Quimpo, a martial law survivor, spoke of the horrors she and her family experienced during the Marcos dictatorship.

“Martial law is about fear… Today, a presidential aspirant says he will ‘instill fear,’ and rid us of crime in three to six months,” she said, referring to Duterte.

But Quimpo said, “Discipline starts from within, we can’t just surrender our freedom to anyone and let them do our job.”

She said Duterte’s pronouncements, his controversial joke about rape, and his bragging of the extra-judicial killings of ‘criminals’ in Davao were “authoritarianism mantras being sold to us today which will only lead this country to tragedy.”

She also decried Sen. Marcos’s refusal to acknowledge the abuses committed during the “dark years of his father’s 20-year rule.”

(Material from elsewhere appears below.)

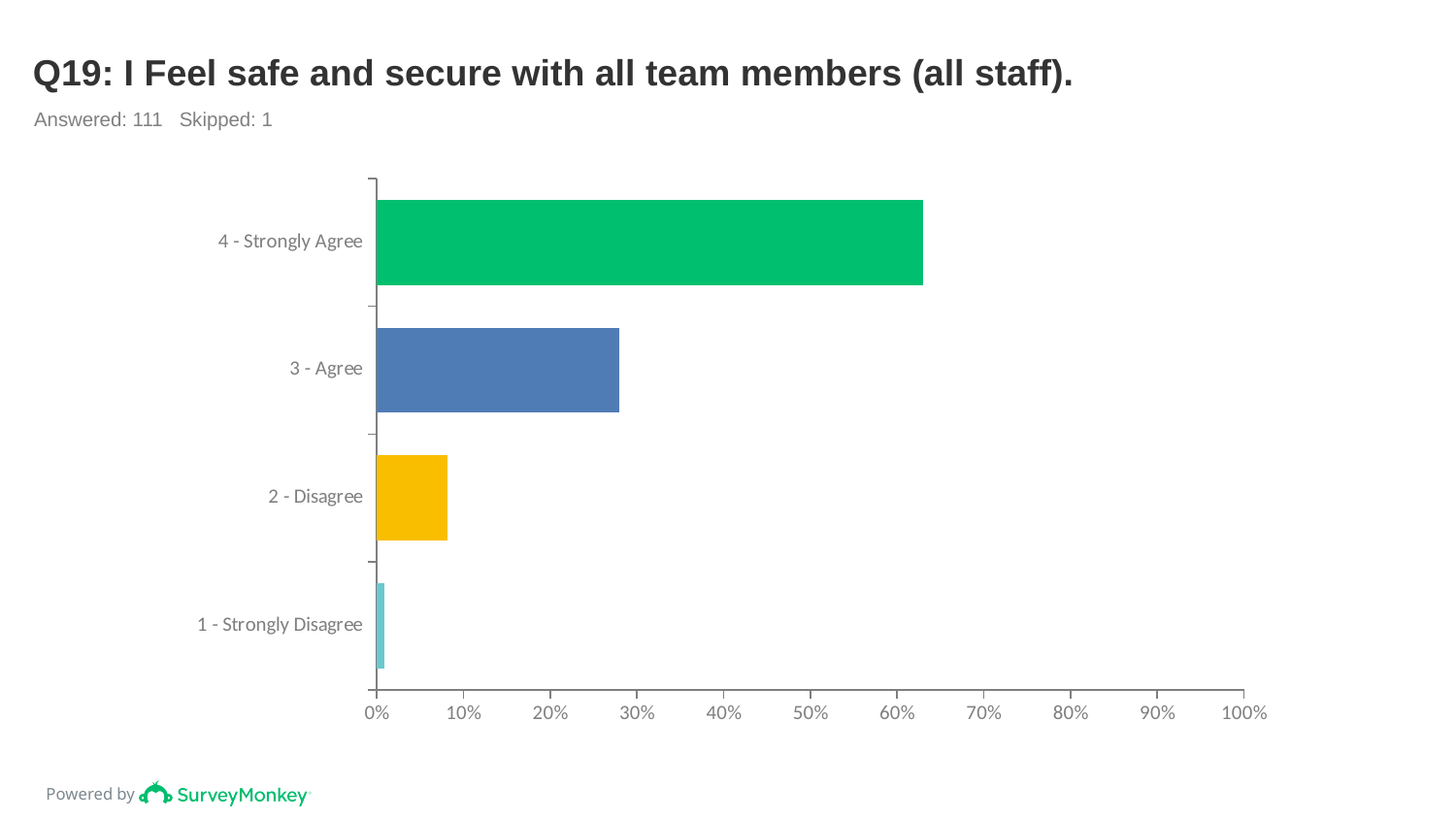
What kind of chart is shown on the slide? bar chart Which category has the lowest value? 1 - Strongly Disagree Is the value for 4 - Strongly Agree greater or less than 60%? greater What is the title of the chart? Q19: I Feel safe and secure with all team members (all staff). Which category has the highest value? 4 - Strongly Agree Is the value for 4 - Strongly Agree greater or less than 70%? less Is the value for 2 - Disagree greater or less than 10%? less How many respondents answered the question according to the slide? 111 Which is larger, the value for 3 - Agree or the value for 2 - Disagree? 3 - Agree How many categories are plotted in the chart? 4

“The victims killed by the thousands should be the ones buried at the Libingan ng mga Bayani, not the dictator himself,” said Quimpo.

Quimpo has been going to different campuses to speak against the “historical revisionism” of the martial law years.

She shared her true story which was published in a book entitled “Subversive Lives: A Family Memoir of the Marcos Years” she co-edited and co-authored.

Quimpo recalled how she and her siblings became activists, and about their arrests and tortures.

One of her brothers was among the desaparacidos; another one sought refuge abroad while two others went underground and joined the New People’s Army (NPA).

“This is how it feels to walk into a morgue with unclaimed bodies– bloodied, bulletidden, murdered — extrajudicially. This is how it feels to live in constant fear,” said Quimpo, talking about how they retrieved the body of his slain brother.

She hoped that through her stories and the objective discussion of the historical facts, the younger generation would be guided as they vote on May 9.